> **Exercise objective**
From the line that contains "環源基本步 (2026) poster" down to the last line of the entries, repeat every line exactly. Do not carry over the pictures.

> **Raw data**
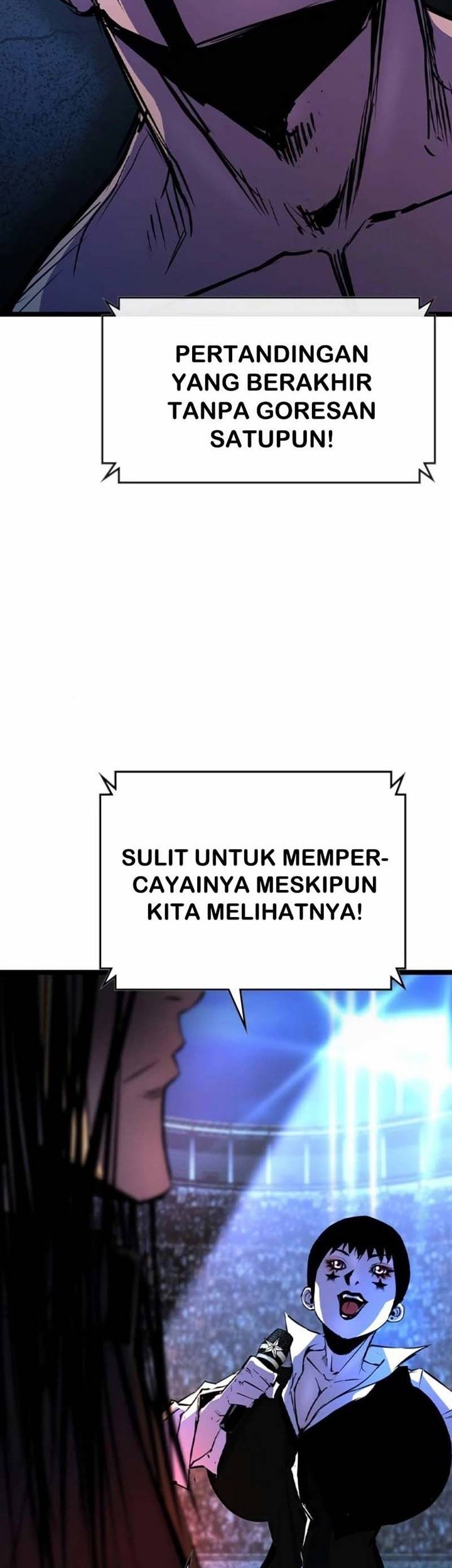 Chapter 147 - halaman 80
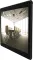 DOMO Slate SL36 SE Tablet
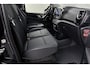 Mercedes-Benz Vito 119 CDI L2 Automaat | 2x schuifdeur | Leder | LED | Trekhaak | Camera | Parkeersensoren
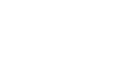 L'espace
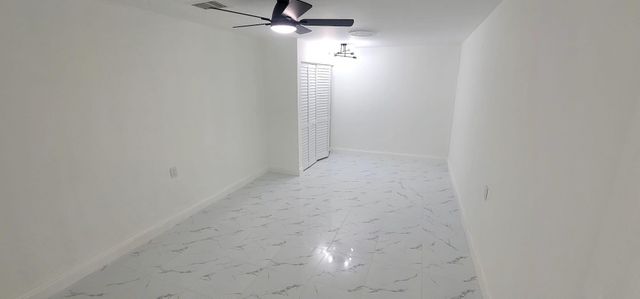 7109 NW 68th Street, Tamarac, FL 33321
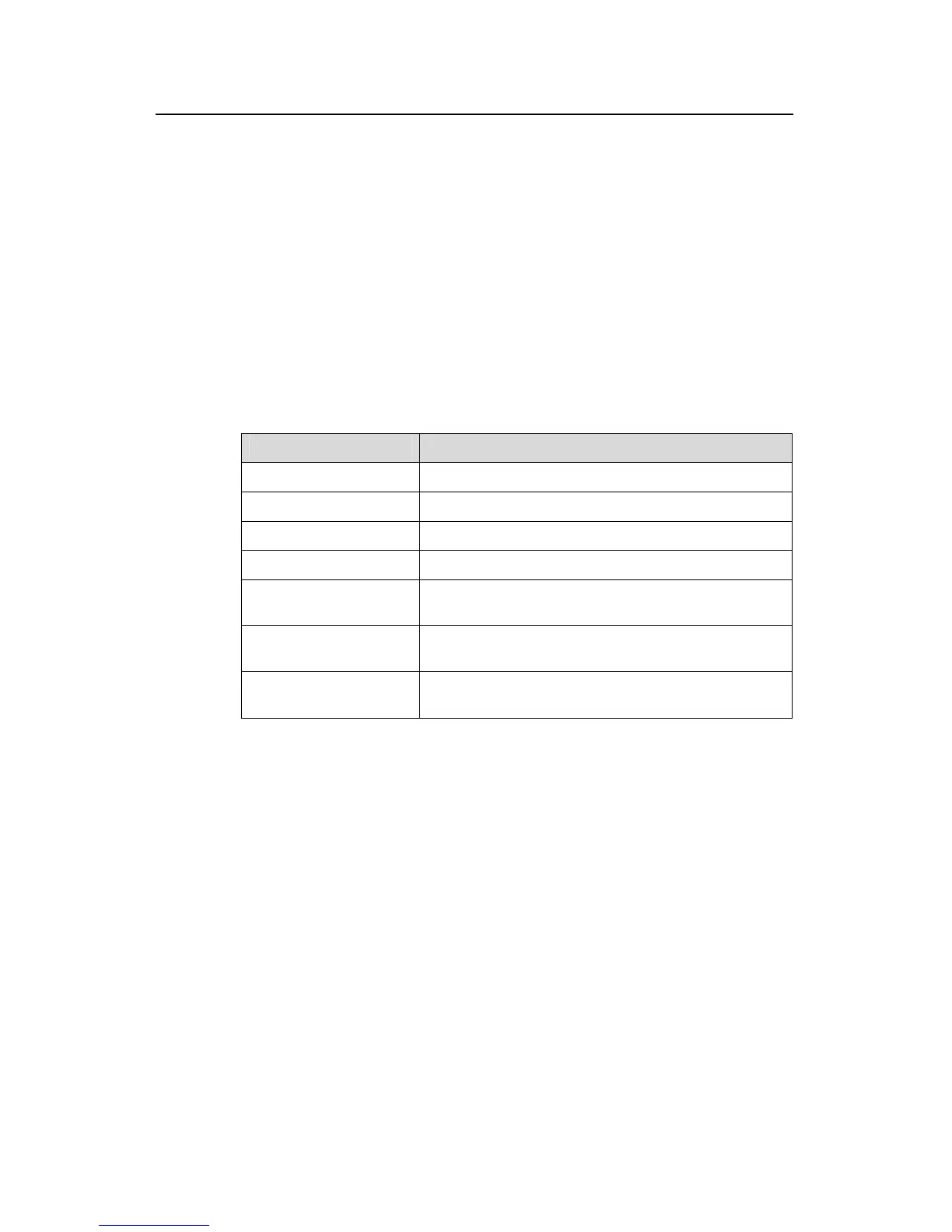 Page #379 background image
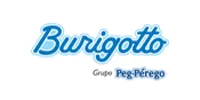 Burigotto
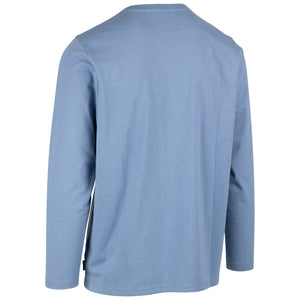 Kulam - Denim Blue Marl - Trespass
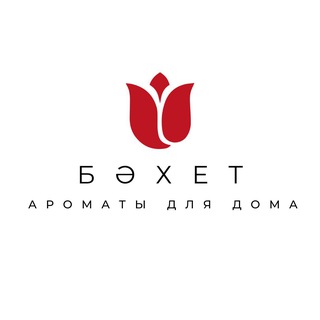 Мастерская ароматов БЭХЕТ - TgScanner
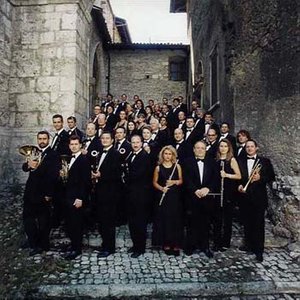 OrchestraSinfonicaAbruzzese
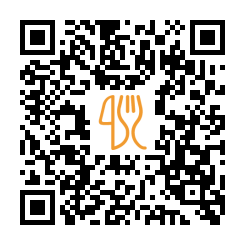 Link con codice QR al menu di 노을레스토랑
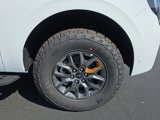 New 2025 Ford Expedition Tremor image 5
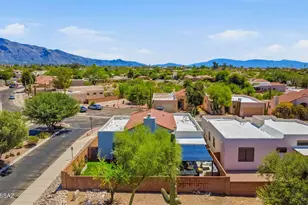 1352 W Hopbush Way, Tucson, AZ 85704 - Photo 44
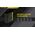 ΜΠΑΤΑΡΙΑ NITECORE for Fujifilm NP-W126S, 7.2V , 1140mAh, 8.4Wh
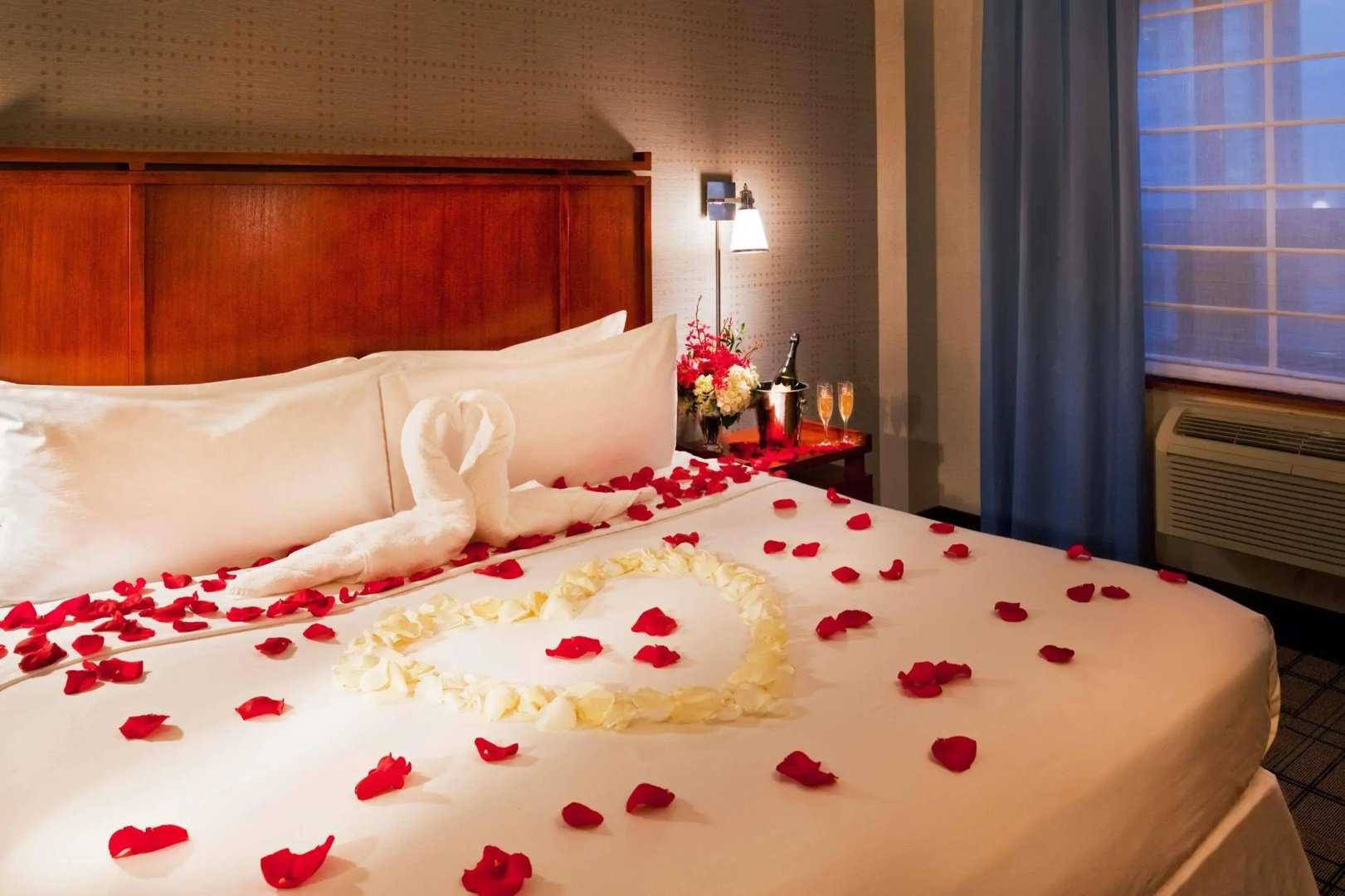 Photo - Four Points by Sheraton Midtown - Times Square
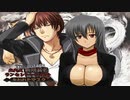 【MUGEN】新規襲名ランセレトーナメント/サードステージ part1 前編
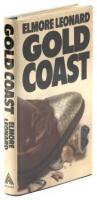 Gold Coast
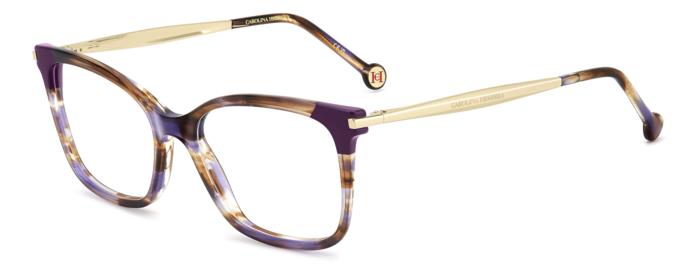 Carolina Herrera HER 0309 L7W 53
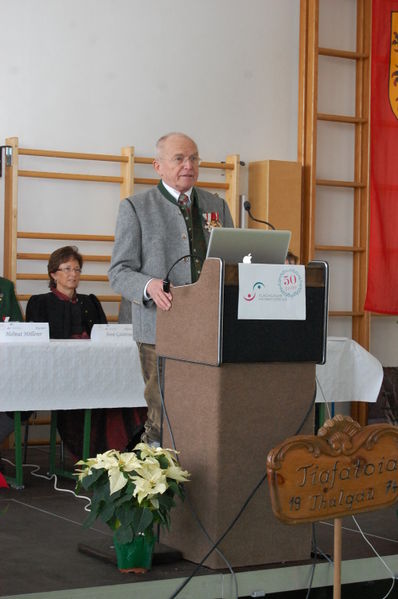 Datei:Peter Lindenthaler.JPG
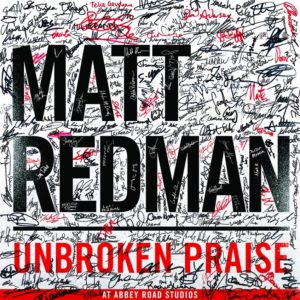 Redman_cover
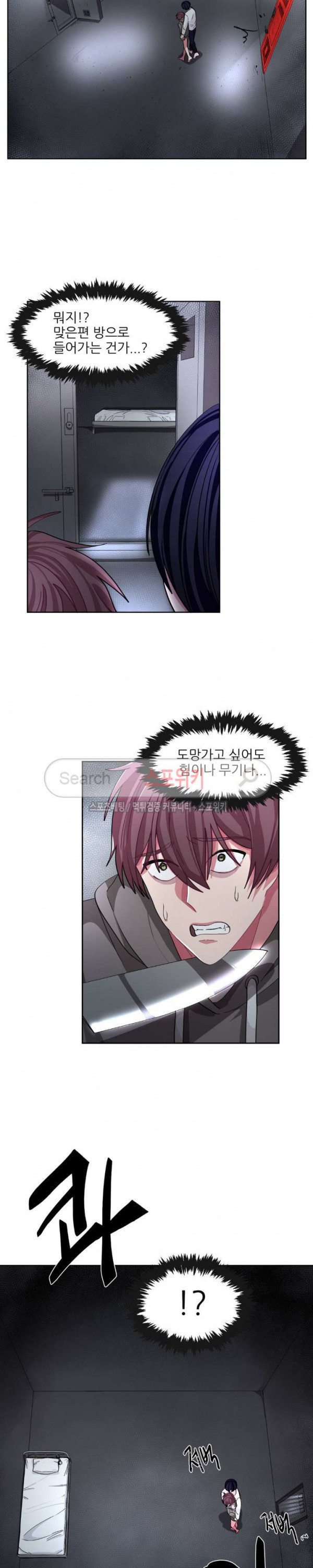 15654085796065.jpg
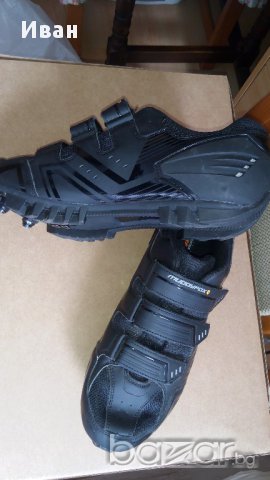 Продавам шпайкове за шосеен велосипед - нови ., снимка 4 - Спортна екипировка - 16211420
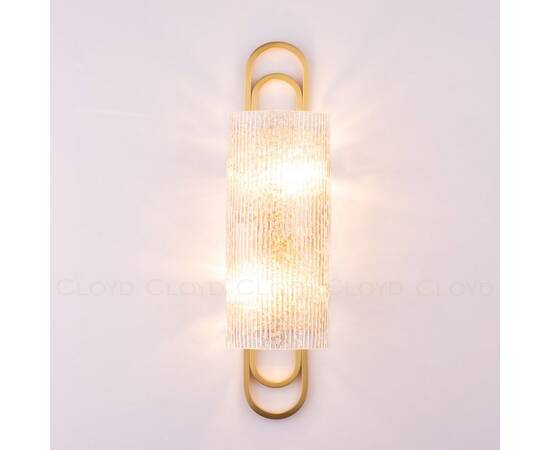 Настенный светильник Cloyd Tablion 20168, изображение 5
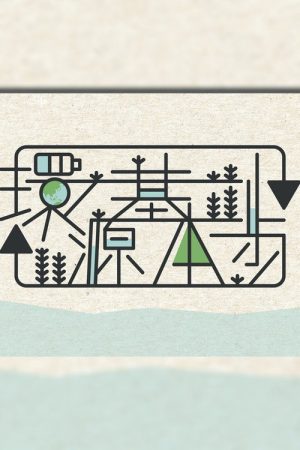環源基本步 (2026) poster
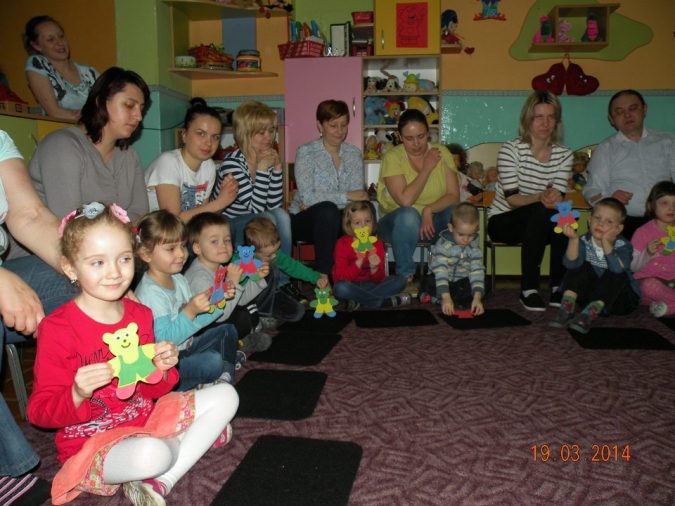 W krainie matematyki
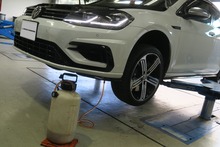 写真 2025-11-21 9 29 04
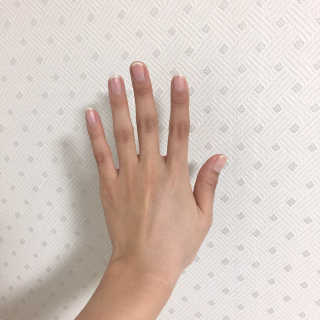 eunseon님이 올린 리뷰 사진 3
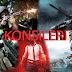 KONSILERI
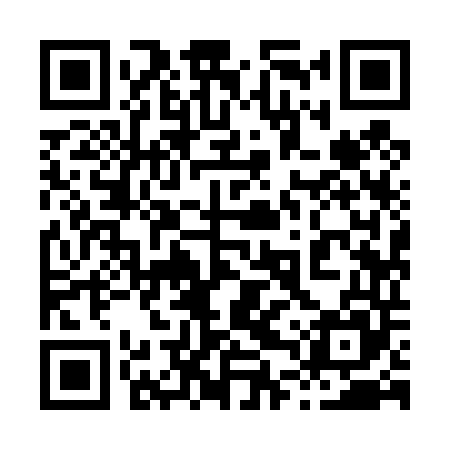 QR code for 84Y445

> **Response**
環源基本步 (2026) poster
 W krainie matematyki
 写真 2025-11-21 9 29 04
 eunseon님이 올린 리뷰 사진 3
 KONSILERI
 QR code for 84Y445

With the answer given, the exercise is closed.